> [PASSAGE]:
┏━━

The downtown Cleveland skyline. Credit: Erik Drost/FlickrCC

As cranes continue to pop up and twirl around town this summer and development projects continue apace, the Downtown Cleveland Alliance this week released its housing report, compiled by Philadelphia’s Urban Partners.

It affirmed a few things one would probably assume — not many people own homes downtown, only 6% of residents, good for one of the lowest stats in the Midwest — and others that might not be obvious.

Downtown Cleveland, as visualized in this chart, shows its tiny homeownership rates, as compared to 10 other cities in the Midwest and Northeast U.S. Credit: Urban Partners / DCA

Here are a few major takeaways from the report:

  • Downtown is one of Cleveland’s only growing neighborhoods. From 2010 to 2020, Cleveland as a whole lost 24,191 people; Cuyahoga County, 15,305 people. (The west side lost “just” 26.) On the flip side, the Downtown Core—which Urban Partners defines as the Flats to I-90—gained 3,378 residents, a 22 percent increase over ten years. Downtown is also whiter than it once was: 56 percent of the neighborhood in 2020, compared to 51 percent in 2010. (But 1.5 percent more Asian residents)

  • Millennial Downtowners still tend to buy homes elsewhere. Downtown only gained some 200 homeowners in the past decade. This is pretty bad compared to the study’s 11 other cities, where Cleveland is dead last. Philadelphia’s Center City is roughly 39 percent homeowners, Cincinnati’s is 23 percent, Detroit’s is at 10 percent. The report states clearly that this is a supply issue, and recommends for Cleveland to help ready-to-do developers with construction loans and state tax credits for workforce living.

  • Work here, live elsewhere. A vast, vast percentage of Downtown workers still do not live where they work. The study found that, even after 10 years of high-rise build outs, only 2 percent of the core’s labor force actually lives close by. (Up 1 percent from 2010.) In contract, 50 percent live “elsewhere” in Cuyahoga County, while a whopping 33 percent commute Downtown from the surrounding six counties—or further.

┗━━

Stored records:
┏━━

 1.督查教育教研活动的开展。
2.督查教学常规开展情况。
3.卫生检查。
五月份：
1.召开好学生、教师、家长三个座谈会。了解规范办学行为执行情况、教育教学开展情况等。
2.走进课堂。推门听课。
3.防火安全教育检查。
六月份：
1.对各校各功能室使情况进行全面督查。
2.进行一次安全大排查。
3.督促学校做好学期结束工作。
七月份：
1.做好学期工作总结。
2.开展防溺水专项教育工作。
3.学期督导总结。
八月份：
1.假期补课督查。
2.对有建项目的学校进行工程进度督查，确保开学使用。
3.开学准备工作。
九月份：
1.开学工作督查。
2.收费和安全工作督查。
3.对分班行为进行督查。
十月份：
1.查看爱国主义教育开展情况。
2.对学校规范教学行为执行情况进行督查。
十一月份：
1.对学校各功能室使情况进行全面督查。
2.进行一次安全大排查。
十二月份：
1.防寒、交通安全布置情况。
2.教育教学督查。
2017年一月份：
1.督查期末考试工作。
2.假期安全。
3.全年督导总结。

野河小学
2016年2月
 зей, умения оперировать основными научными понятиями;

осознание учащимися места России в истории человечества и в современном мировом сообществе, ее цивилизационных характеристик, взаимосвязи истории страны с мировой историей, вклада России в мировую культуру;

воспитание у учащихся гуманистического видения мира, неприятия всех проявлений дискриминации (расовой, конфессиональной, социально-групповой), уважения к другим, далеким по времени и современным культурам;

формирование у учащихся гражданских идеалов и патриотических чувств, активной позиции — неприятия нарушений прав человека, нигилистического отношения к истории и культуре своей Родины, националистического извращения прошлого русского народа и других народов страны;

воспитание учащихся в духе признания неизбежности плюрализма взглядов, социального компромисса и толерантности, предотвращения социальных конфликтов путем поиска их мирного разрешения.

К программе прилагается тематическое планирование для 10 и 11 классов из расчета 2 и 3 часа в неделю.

┗━━

> [ACTIVITY LIST]:
[A] Translate this sentence from the downtown Cleveland article into Spanish: "Downtown is one of Cleveland’s only growing neighborhoods."
[B] List every city named in the downtown Cleveland article.

> [ANSWERS TO THE PROBLEMS]:
[A] El centro es uno de los únicos barrios de Cleveland que están creciendo.

[B] Cleveland, Philadelphia, Cincinnati, Detroit